LDS GEDCOM FILE TRANSFER - AN INTRODUCTION
This page was originally written as a proposal by the author, Member #1112 of the Tay Valley Family History Society. It suggested that members be invited to supply their Family History Program Data to the Society for use in a computer program named - Personal Ancestral FileŽ, a family History computer program from the Church of Jesus Christ of Latter Day Saints.
This page was intended to be read as a source of information to members, or potential members, of the Tay Valley Family History Society, but now is open to all readers with an interest in Family History in the Tay Valley area of Scotland
There are other related pages (see below) and you are advised to read ALL of these in order to find out about the PAF database proposal.

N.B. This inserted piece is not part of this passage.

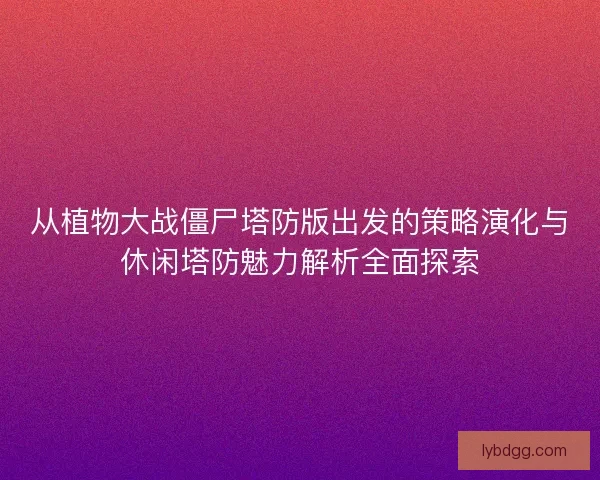 从植物大战僵尸塔防版出发的策略演化与休闲塔防魅力解析全面探索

MARCH 2001 - The Webmaster recently tested this proposal by multiple IMPORTING of his own records into a dummy file of about 20,000 records. This was first carried out with an aging 486 PC using PAF 3.0 in MS-DOS from the prompt (not a DOS Window). The results were very disappointing and the time taken was unacceptable. On a more modern Pentium 2 PC using PAF 188.8.131.52 the results were the opposite! - very fast. It seems, therefore, that in order to make this project work the use of a fast PC is required. Whether the effect of using MS-DOS or Windows affected the result is unknown. If you are knowledgeable in such matters I would like to hear from you.
It is very unlikely that TVFHS would fund such an exercise in the foreseeable future is very doubtful.
Dear Member/Potential Member
This proposal will be better understood by readers who already use "Personal Ancestral FileŽ " but applies also to others who use a computer to maintain their Family History Records in one of many other commercial Family History (FH) programs such as Trees III, Reunion and Brothers Keeper.
Such programs usually have the facility to EXPORT part or all of your records into a GEDCOM file, from where it can be IMPORTed into other FH programs, or, because the system was introduced by the Church of Jesus Christ of Latter-Day Saints (LDS). It is by using this internationally recognised system to exchange FH data that I propose that a very large database is created by (or on behalf of) the Society. One of the features of Version 3.0 of PAF is -
Larger data files; up to one million records
(You can read more about the new version - use the link below.)
Using the feature of 1,000,000 records I thought that we could compile a huge database of members' FH records, which could be made available to the membership (and others?). After consultation with LDS in Birmingham (England) I understand that there are two kinds of records - Personal and Marriage/Family. For the technically minded each record consists of a fixed area for data (whether data is entered or not) and an additional variable area to cope with NOTES which can vary from one line (see elsewhere why EVERY RECORD will have at least ONE line).
As an exercise I divided the size of my computer PAF DATA file (N.B. in PAF not GEDCOM yet) by the number of mixed (Personal and Family) records of 1311 and reached a figure of approximately 500 bytes (0.5k) and I have used that calculation as a rough guide to other statistics below.
A survey which was carried out by Tay Valley Family History Society confirmed that (out of the replies received) many members are using computers to record their research.
It is with this in mind that I am proposing that a huge database is created using data from members.
You should read the other pages linked to this as mentioned below before forming your opinion on the matter. After doing so you may feel the need to communicate with me, details are available below, by using E-mail.
Although I mention 1,000,000 records above this is likely to equate to, say, 700,000 persons and 300,000 families. It is obviously impossible to calculate the size of any file as we do not know the number of records to be supplied, BUT using my figures as typical and receiving 1311 records from each "computer" member (remember this is only a representative figure - you may have 20,000 records or just 100) AND taking into consideration the replies to the recent computer survey, we could (probably) easily accommodate all members' data files (in GEDCOM format). Again to the "techies" out there, the limitation is 1,000,000 records and not the size of each record which would only vary by size of the NOTES. It is considered that one gigabyte drive will more than cope. The eventual problem could be one of success - if, in time, we are supplied with more than the record limit - but based on current calculations every paid up member (1700?) could supply data for, on average, 666 records before the total is reached. Unless the Computer survey received a very poor response, or suddenly all members buy computers, it is quite a long way off until we have to worry about the 1,000,000 limit. If my figures are typical 750 members could supply files of the same number of records as me, and nowhere near that number responded to the the survey.